[[ Document excerpt open ]]

Many will still be active with 2nd and third tier feeds even beyond Google and Yahoo control… It doesn’t cost anything to operate a parking service really and the profitability is quiet good… So heck, why not? 🙂
Some companies already have their own ad feeds and advertiser base, which are DomainSponsor (revenue.net) and Fabulous (roar.com) so they have already have their asses covered and more so than many others who may just one day wake up and have nowhere to monetize their traffic with.
Best,
Mike
Shoji says
Great post, and I also recommend making this a sticky or give it a separate sections, with maybe the top 10 predictions by your readers. This post will be revisited many times over.
I am doubtful about #7 that blogs and social critiques will have much impact on the ethics in the business world. It seems to me that human nature always finds a way to screw other people for private gain, even though it may sometimes be unintentional or at least not outright malicious. Scarcity of resources just makes it something that’s always there, like gravity.

[[ Document excerpt closed ]]
[[ Given information open ]]

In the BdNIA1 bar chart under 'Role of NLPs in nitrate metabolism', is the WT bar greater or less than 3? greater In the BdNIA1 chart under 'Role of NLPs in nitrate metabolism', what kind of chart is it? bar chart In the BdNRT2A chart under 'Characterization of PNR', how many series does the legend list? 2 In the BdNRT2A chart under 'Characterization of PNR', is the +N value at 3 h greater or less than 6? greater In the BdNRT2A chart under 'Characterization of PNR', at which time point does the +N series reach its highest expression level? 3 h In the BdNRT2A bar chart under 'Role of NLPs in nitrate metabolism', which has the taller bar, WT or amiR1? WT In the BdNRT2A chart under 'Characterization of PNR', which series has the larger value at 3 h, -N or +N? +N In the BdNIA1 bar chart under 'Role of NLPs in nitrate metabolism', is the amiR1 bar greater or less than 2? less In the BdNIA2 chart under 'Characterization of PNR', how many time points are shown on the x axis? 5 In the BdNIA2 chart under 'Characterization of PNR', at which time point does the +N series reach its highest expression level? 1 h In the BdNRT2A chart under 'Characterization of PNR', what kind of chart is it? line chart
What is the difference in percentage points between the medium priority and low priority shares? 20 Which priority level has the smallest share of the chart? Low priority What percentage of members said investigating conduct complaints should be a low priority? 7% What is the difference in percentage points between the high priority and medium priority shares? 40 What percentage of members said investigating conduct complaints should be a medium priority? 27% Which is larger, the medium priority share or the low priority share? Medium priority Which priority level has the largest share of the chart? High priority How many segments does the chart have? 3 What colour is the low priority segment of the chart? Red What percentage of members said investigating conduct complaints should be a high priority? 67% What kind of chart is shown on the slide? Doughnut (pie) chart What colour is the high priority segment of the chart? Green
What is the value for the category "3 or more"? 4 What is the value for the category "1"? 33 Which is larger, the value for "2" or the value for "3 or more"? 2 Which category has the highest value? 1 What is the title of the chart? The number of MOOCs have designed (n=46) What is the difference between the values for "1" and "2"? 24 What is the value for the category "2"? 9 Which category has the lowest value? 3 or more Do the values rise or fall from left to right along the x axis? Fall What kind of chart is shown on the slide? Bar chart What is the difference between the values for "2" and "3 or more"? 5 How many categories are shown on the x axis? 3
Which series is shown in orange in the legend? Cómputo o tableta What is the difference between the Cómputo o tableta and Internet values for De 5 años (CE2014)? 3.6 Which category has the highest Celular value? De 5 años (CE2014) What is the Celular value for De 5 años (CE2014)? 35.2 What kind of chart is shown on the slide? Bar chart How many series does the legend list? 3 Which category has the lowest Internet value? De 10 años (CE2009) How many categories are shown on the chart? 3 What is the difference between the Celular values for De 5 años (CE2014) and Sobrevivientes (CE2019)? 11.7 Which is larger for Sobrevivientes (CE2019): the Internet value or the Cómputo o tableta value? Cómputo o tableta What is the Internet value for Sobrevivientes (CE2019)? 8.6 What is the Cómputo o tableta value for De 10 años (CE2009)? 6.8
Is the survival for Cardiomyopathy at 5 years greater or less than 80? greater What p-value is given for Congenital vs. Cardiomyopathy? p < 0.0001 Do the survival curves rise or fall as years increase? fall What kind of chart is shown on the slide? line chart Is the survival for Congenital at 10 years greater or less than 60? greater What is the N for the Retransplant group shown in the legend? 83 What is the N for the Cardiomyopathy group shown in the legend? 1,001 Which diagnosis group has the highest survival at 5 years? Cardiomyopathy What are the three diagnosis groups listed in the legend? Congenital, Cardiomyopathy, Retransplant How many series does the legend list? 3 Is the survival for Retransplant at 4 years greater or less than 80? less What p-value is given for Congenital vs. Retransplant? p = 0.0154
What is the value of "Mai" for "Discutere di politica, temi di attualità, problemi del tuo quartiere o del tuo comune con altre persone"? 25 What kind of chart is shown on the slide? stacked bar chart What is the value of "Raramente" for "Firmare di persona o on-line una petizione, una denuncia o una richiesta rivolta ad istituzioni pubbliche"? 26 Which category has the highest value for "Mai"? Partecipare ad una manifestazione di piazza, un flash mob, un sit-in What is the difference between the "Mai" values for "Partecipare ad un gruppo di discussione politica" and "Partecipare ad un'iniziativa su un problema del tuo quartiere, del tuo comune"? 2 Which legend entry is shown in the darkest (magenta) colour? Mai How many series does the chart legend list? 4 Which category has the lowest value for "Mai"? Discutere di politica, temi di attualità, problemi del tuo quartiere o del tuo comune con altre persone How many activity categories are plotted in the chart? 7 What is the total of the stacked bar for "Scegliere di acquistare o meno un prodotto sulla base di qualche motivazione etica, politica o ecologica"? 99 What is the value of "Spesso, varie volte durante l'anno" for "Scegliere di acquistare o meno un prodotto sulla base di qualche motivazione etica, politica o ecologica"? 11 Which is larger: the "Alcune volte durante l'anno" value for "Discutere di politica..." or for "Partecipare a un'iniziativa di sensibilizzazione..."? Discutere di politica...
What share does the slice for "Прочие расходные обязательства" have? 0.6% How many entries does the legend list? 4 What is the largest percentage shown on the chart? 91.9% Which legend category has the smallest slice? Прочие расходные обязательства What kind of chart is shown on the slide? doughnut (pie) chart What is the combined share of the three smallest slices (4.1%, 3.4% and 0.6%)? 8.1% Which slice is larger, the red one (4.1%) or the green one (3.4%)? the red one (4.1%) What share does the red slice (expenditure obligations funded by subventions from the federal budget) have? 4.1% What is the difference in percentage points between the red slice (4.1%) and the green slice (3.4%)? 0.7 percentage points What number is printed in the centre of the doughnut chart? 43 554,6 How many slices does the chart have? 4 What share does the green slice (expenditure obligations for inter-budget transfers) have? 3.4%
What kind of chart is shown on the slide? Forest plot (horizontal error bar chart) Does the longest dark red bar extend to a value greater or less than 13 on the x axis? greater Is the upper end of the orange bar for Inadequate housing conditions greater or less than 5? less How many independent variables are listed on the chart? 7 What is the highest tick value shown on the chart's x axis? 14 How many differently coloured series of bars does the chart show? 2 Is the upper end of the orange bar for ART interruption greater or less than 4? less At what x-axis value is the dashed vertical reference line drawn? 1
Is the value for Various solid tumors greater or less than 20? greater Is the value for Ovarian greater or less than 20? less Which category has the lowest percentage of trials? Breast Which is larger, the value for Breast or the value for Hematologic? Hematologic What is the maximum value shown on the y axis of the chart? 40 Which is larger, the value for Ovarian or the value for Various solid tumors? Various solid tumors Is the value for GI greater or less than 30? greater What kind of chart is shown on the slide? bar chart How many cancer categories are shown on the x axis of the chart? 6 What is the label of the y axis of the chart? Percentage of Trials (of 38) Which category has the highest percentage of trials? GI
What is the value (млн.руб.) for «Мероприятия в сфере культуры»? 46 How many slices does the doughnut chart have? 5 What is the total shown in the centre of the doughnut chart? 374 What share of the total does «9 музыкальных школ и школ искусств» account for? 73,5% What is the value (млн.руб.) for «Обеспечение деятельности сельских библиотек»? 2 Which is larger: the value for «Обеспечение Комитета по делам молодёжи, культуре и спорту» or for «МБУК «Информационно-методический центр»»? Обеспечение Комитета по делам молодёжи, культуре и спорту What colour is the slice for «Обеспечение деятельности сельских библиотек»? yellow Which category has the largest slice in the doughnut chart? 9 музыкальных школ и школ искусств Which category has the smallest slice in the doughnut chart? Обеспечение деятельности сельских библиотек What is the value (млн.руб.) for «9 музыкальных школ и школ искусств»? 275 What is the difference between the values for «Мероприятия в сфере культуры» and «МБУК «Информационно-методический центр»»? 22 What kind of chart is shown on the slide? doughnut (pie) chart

[[ Given information closed ]]

**Work instructions**
[A] In the domain parking comments:
(i) Which two companies already have their own ad feeds and advertiser base?
(ii) What does Shoji recommend doing with the post?
(iii) Which numbered prediction is Shoji doubtful about?
[B] Write what comes next in the domain parking comments, picking up after their last sentence.
The data has no connection to the domain parking comments.

**Answer section**
[A]
(i) DomainSponsor (revenue.net) and Fabulous (roar.com)
(ii) Making it a sticky or giving it separate sections, maybe with the top 10 predictions by readers
(iii) #7

[B]
As a newbie (less than 6 months into this domain thing) I am particularly looking forward to you predictions #2 and #6.
Domain Name Queen says
I’d also predict a dropoff in the number of active domainers. The many who are into domaining on the side will start concentrating on their main businesses as an efficiency measure in these troubled times.
Anu Siva
Terence Chan says
Great post Mike! Hundreds of thousands of highly-skilled retreched talent will be looking to the Web for opportunity, do you see this as an opportunity in 2009 to tap on the talents of these people to help add life to domains?
Mark D. says
Three Words:
“Brick Exit Strategy”
RegFeeNames.com says
SPOT on MIKE!
I think there shall be a reduction of parking companies.
I also believe that we may see more large portfolio holders sell off some of there domain investments for excellent returns as the markets begin to crash further people shall look for new investments and I believe going into domains shall be an area of great interest to many investors.
Regards,
Robbie
Helder says
Good predictions here, i hope you’re right about most of them, specially about ICANN #10
It doesn’t make sense that one country controls the institution that basically rules the internet, the internet is global, is worldwide, one country can’t control it, can’t make political pressure on ICANN.
I think ICANN should be like most global ORG’s, go to Switzerland, ICANN in a neutral Country with total independence is essencial. We can’t be subjected to the laws of one specific country, no matter which country it is.
Furkat says
I fully agree with 9 out 10 predictions.
David J Castello says
Helder:
Be careful what you wish for.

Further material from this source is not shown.